Foi Bonfiglio, um dos mais fanáticos adeptos do Milan, que ao vê-lo bailar no campo como Maya Mikhaylovna Plisetskaya, a dançarina russa que desafiava a Lei da Gravidade, que soltou, abismado, do fundo do seu coração milanista: «Ma chi è questo? Il figlio di Dio?». Sim, provavelmente o mais pequenino dos filhos de Deus. Mas que honrava em campo a sua paternidade.
Aos 16 anos, já Renzo tinha sido chamado para vestir a camisola azul inconfundível da Itália. Estreou-se com 16 anos em Budapeste, frente à Hungria, embora equipando de branco, numa derrota por 1-6. Foi pela mão da mãe, que o acompanhou na viagem. Não passava de um menino. Arranjou um emprego, que o futebol não rendia fortunas, tornou-se caixa da Banca Commerciale di Milano. Mas continua abençoado por uma mão que se abre no céu, por entre as nuvens. O Génova oferece por ele a fortuna de 24 mil liras e torna-se, na realidade, o primeiro jogador profissional da história do calcio.

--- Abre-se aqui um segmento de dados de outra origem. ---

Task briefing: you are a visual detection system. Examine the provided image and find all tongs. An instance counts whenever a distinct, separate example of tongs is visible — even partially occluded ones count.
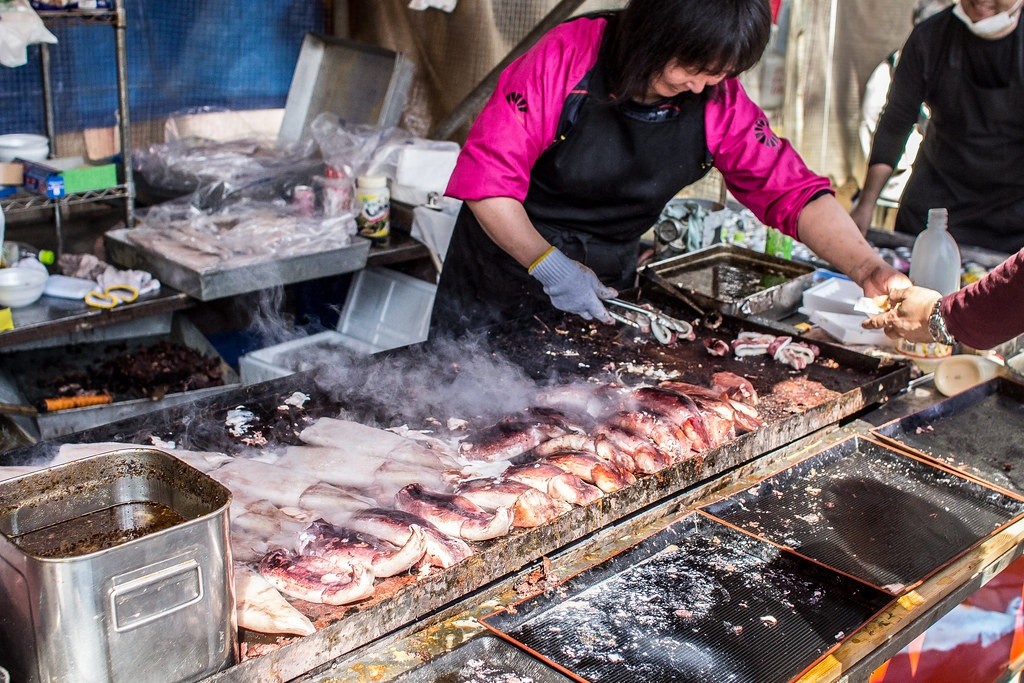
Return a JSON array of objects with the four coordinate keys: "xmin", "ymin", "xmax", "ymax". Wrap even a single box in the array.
[{"xmin": 603, "ymin": 296, "xmax": 688, "ymax": 343}]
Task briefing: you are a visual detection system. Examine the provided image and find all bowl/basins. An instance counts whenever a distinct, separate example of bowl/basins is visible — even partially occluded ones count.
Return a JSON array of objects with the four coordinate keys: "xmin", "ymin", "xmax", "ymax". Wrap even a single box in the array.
[
  {"xmin": 0, "ymin": 267, "xmax": 48, "ymax": 309},
  {"xmin": 0, "ymin": 134, "xmax": 50, "ymax": 162}
]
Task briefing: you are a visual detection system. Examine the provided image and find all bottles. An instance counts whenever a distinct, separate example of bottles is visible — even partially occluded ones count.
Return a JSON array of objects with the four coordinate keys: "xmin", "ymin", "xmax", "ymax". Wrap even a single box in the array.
[
  {"xmin": 1, "ymin": 241, "xmax": 56, "ymax": 267},
  {"xmin": 766, "ymin": 225, "xmax": 794, "ymax": 260},
  {"xmin": 891, "ymin": 207, "xmax": 962, "ymax": 370},
  {"xmin": 354, "ymin": 176, "xmax": 390, "ymax": 239},
  {"xmin": 936, "ymin": 354, "xmax": 1001, "ymax": 398}
]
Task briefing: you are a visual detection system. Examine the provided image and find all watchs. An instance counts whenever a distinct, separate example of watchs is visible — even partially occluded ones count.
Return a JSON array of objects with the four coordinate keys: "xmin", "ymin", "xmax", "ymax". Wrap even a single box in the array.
[{"xmin": 928, "ymin": 298, "xmax": 961, "ymax": 346}]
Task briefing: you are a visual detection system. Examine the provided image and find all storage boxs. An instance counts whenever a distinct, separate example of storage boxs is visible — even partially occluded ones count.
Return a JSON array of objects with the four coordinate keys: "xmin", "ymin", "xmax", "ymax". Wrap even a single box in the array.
[
  {"xmin": 14, "ymin": 158, "xmax": 66, "ymax": 200},
  {"xmin": 802, "ymin": 276, "xmax": 867, "ymax": 317},
  {"xmin": 0, "ymin": 448, "xmax": 238, "ymax": 683},
  {"xmin": 43, "ymin": 155, "xmax": 117, "ymax": 193},
  {"xmin": 809, "ymin": 310, "xmax": 885, "ymax": 347},
  {"xmin": 633, "ymin": 240, "xmax": 818, "ymax": 324},
  {"xmin": 0, "ymin": 313, "xmax": 237, "ymax": 446},
  {"xmin": 238, "ymin": 266, "xmax": 438, "ymax": 387},
  {"xmin": 0, "ymin": 161, "xmax": 25, "ymax": 200},
  {"xmin": 273, "ymin": 27, "xmax": 416, "ymax": 145},
  {"xmin": 102, "ymin": 210, "xmax": 374, "ymax": 305}
]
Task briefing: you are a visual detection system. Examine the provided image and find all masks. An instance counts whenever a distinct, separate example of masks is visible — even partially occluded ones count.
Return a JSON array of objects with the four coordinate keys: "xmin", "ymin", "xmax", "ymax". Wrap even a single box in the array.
[{"xmin": 951, "ymin": 0, "xmax": 1024, "ymax": 42}]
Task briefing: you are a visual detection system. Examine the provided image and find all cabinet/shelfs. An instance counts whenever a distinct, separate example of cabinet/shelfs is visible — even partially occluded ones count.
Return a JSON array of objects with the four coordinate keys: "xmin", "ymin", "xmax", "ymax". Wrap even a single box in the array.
[{"xmin": 0, "ymin": 0, "xmax": 137, "ymax": 264}]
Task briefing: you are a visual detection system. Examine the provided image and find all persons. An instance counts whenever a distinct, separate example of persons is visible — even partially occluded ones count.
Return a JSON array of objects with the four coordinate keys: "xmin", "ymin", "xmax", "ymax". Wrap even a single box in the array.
[
  {"xmin": 858, "ymin": 0, "xmax": 953, "ymax": 232},
  {"xmin": 428, "ymin": 0, "xmax": 912, "ymax": 340},
  {"xmin": 850, "ymin": 0, "xmax": 1024, "ymax": 253},
  {"xmin": 861, "ymin": 246, "xmax": 1024, "ymax": 351}
]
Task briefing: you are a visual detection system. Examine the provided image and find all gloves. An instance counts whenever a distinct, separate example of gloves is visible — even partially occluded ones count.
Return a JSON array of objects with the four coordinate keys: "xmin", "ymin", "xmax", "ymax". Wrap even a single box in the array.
[{"xmin": 527, "ymin": 244, "xmax": 618, "ymax": 327}]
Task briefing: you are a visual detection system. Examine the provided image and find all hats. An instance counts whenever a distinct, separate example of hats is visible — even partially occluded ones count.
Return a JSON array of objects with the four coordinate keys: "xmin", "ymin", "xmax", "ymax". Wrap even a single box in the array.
[{"xmin": 909, "ymin": 0, "xmax": 954, "ymax": 27}]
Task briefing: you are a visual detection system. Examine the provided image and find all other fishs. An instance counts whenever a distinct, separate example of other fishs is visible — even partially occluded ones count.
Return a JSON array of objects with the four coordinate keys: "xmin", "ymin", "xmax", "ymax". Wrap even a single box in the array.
[{"xmin": 1, "ymin": 373, "xmax": 763, "ymax": 637}]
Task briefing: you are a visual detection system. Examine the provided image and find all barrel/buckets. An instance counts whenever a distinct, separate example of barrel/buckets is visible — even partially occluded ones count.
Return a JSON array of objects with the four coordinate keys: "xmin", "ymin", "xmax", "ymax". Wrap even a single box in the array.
[{"xmin": 653, "ymin": 196, "xmax": 726, "ymax": 262}]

Era um comandante. Tinha uma confiança tão plena em si próprio, que abandonava a sua defesa para se lançar no ataque com arrancadas fulminantes muitas vezes concluídas com pontapés certeiros ao milímetro. O Filho de Deus era adorado pelas multidões, arrastou consigo o Génova para três títulos de campeão de Itália e Della Valle, o histórico avançado do Bolonha, jurou a pés juntos que nunca, durante todos os anos que o viu jogar, alguma vez foi driblado por um adversário. Era demasiado esperto e demasiado rápido para suportar uma simples finta. Para o seu lugar, o Milan foi buscar um rapaz que dava pelo simples nome de Carlo. As saudades eram tantas que ganhou uma alcunha facilitista. «Il Nipote di Dio».
Ah! Mas não há sobrinho que substitua um filho no coração de um pai. Renzo foi figura de capa de revistas e de jornais. Uma das mais famosas caras da sociedade italiana do tempo que antecipou a I Grande Guerra. Também, durante o conflito, foi um protegido do divino, fazendo o serviço militar nos serviços de comunicação, levando e trazendo cartas entre postos militares no side-car de uma moto conduzida pelo seu grande amigo Gino Magnani, o fundador da revista Motociclismo. Foi treinador, colaborador do Il Calcio Illustrato, fundador do Almanacco Illustrato del Calcio, a Bíblia dos futebolistas italianos. Só não quis ser olheiro do Milan. Recusou o emprego sem querer saber de quanto lhe pagavam: «Nunca me perdoaria se aconselhasse ao meu clube de coração um jogador sem categoria». Afinal parece que nem todos podem ser filhos de Deus.